- Born: June 12, 1875 Hamburg, Germany
- Died: August 11, 1961 (aged 86) New York City
- Education: University of Freiburg
- Known for: Use of sodium citrate to prevent clotting in blood
- Scientific career
- Fields: Surgery
- Workplaces: Mount Sinai Hospital (Manhattan)

= Richard Lewisohn =

German-American surgeon (1875–1961)

Richard Lewisohn (July 12, 1875 in Hamburg – August 11, 1961 in New York) was a German-American surgeon. At Mount Sinai Hospital in Manhattan, he developed procedures that made blood transfusion practical.
== Life and career ==
Lewisohn was born to German-Jewish parents in Hamburg and was educated at the local Gymnasium from where he entered medical school in Kiel in 1893. As was typical for German medical students, he attended several different medical schools, before receiving his doctorate from the University of Freiburg in 1899 with a thesis on malignant kidney tumors. He then served for two years as an assistant to Karl Weigert at the Senckenberg Institute in Frankfurt. In 1904 he became an assistant to Geheimrat Czerny in Heidelberg. In 1906 he emigrated to New York, where he became a gastroenterologist and surgeon; from 1928 to 1936 he was chief of the general surgical service at Mount Sinai.

== Scientific career ==
=== Blood transfusion ===
Following early speculation and its use in animal transfusion, in April 1914 Belgian physician Albert Hustin used sodium citrate to prevent donated blood from clotting during transfusion.
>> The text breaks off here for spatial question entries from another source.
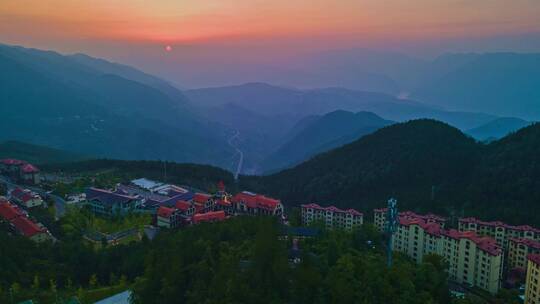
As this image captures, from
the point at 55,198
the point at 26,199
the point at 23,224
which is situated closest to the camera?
the point at 23,224

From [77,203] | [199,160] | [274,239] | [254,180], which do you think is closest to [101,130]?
[199,160]

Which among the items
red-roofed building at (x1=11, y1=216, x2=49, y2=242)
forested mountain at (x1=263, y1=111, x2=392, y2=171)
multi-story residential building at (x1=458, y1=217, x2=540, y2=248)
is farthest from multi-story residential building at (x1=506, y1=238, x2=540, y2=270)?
forested mountain at (x1=263, y1=111, x2=392, y2=171)

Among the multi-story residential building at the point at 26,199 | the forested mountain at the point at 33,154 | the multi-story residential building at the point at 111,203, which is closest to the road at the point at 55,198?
the multi-story residential building at the point at 26,199

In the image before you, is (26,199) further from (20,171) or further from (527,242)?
(527,242)

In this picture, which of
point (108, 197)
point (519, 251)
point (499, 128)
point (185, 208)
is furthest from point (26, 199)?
point (499, 128)

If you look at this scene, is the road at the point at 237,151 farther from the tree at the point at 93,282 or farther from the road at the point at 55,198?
the tree at the point at 93,282

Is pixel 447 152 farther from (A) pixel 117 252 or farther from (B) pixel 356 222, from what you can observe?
(A) pixel 117 252

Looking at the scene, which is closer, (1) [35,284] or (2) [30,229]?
(1) [35,284]
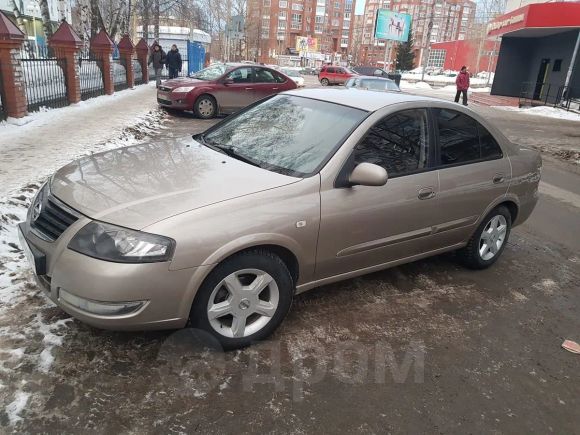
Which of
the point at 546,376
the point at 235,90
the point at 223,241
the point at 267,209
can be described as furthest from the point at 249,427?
the point at 235,90

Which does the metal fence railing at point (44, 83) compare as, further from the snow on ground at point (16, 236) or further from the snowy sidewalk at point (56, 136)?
the snow on ground at point (16, 236)

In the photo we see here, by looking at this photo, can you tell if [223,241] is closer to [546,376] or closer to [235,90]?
[546,376]

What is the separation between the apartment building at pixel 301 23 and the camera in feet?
332

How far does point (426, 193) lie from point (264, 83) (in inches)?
429

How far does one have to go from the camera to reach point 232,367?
288cm

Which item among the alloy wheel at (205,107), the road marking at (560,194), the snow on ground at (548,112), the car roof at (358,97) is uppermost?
the car roof at (358,97)

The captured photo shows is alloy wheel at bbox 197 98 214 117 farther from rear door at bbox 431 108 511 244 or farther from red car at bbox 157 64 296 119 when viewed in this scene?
rear door at bbox 431 108 511 244

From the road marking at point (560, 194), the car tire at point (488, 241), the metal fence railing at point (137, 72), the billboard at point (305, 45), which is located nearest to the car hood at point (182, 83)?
the metal fence railing at point (137, 72)

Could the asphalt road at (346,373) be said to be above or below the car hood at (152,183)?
below

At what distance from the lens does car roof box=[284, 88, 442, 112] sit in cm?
375

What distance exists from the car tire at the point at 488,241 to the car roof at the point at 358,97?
1.30m

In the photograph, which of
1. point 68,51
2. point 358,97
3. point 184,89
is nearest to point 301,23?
point 184,89

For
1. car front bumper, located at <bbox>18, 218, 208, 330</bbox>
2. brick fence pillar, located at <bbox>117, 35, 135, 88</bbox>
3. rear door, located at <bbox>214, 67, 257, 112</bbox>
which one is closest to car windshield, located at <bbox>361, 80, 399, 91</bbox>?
rear door, located at <bbox>214, 67, 257, 112</bbox>

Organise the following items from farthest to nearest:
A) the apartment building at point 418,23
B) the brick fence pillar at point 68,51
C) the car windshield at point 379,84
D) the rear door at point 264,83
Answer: the apartment building at point 418,23 < the car windshield at point 379,84 < the rear door at point 264,83 < the brick fence pillar at point 68,51
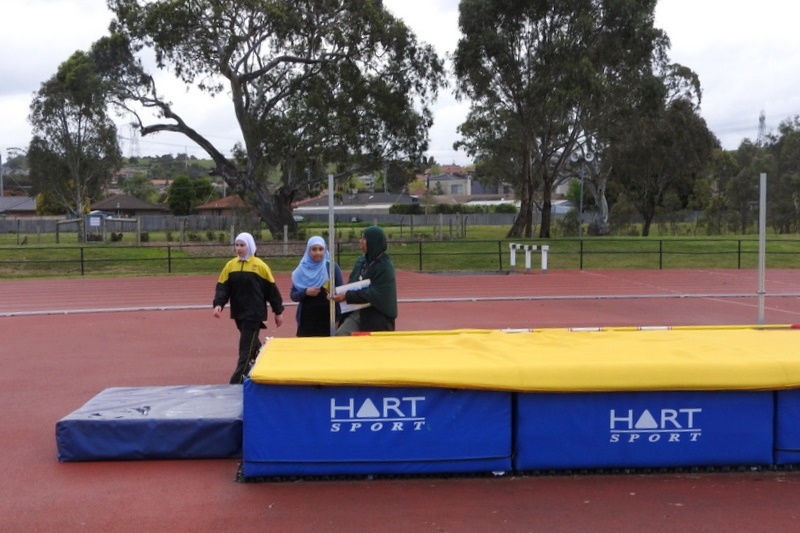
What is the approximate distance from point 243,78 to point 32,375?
30.3 metres

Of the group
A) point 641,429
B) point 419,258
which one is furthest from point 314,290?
point 419,258

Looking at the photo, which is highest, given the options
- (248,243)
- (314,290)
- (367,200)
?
(367,200)

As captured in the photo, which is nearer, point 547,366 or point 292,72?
point 547,366

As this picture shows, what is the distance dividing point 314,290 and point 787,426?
4509 millimetres

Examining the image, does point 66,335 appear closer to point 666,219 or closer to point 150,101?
point 150,101

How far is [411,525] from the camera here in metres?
5.39

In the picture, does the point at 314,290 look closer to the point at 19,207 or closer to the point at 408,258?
the point at 408,258

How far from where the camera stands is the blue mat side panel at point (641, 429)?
6.14 m

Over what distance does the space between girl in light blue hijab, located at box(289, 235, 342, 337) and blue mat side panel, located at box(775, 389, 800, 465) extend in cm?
425

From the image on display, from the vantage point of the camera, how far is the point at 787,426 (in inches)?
246

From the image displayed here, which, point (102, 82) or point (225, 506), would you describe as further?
point (102, 82)

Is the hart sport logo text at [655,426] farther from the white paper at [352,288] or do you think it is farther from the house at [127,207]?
the house at [127,207]

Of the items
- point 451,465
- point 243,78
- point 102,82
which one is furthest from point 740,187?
point 451,465

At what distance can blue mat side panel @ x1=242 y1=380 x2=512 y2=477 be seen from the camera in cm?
605
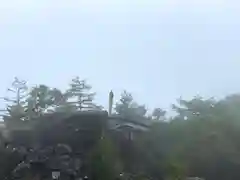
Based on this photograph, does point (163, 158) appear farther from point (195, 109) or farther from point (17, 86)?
point (17, 86)

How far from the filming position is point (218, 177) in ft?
32.2

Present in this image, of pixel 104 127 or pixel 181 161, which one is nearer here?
pixel 181 161

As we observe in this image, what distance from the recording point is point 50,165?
9.08 meters

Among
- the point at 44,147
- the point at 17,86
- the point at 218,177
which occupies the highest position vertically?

Luis Agote had also used a citrate method at Buenos Aires on 14 November 1914. Working independently, Lewisohn's contribution, in 1915, was to determine the optimal concentration of sodium citrate for preserving blood products without inducing toxicity (0.2% for transfusions not exceeding 5g). Correct use of sodium citrate made it possible to preserve blood products for longer and longer periods of time allowing donor and donee to be geographically separate. His research was put into use during the First World War though it was only introduced to British medical services in 1917 (by Oswald Robertson).
=== Surgery ===
In 1922, he convinced his colleague Albert Berg to perform the first subtotal gastrectomy for peptic ulcer in the United States. He had traveled previously to Hans von Haberer in Innsbruck, Austria, where the method had already been applied and where he became familiar with the surgical techniques. Following the successful application at Mount Sinai, the technique spread to the rest of the United States for ulcers resistant to other treatment. Lewisohn was also a contemporary of Alexis Moschcowitz and his successor as chief of the general surgical service at Mount Sinai.

In 1937, Lewisohn retired from active surgery and became a consulting surgeon. He focused his time on cancer research, and was "the first to define the significance of folic acid in the biology of cancer" and was "among the first to use folic acid antagonists clinically". He spent approximately ten years thus engaged, before retiring more completely, only to re-enter the world of medical research in 1954, to oversee and the creation of a new cell research laboratory at Mount Sinai, made possible by a large donation.
=== Honours ===
In 1955 he received the American Association of Blood Banks' Karl Landsteiner Memorial Award. In January 1959 he became an honorary fellow of the Royal College of Surgeons of England, having been a fellow of the American College of Surgeons since 1916. Lewisohn was also a Fellow of the American Gastroenterological Association, and served on the American Board of Surgery.
== Personal life ==
In 1911, Lewisohn married Constance Strauss. They had three children, two of whom survived to adulthood.

==Selected works==
- Lewisohn, Richard (1924). "The Citrate Method of Blood Transfusion after Ten Years; A Retrospect"
- Lewisohn, Richard (1952). "Blood transfusion by the citrate method" (Reprinted from the original 1915 article.)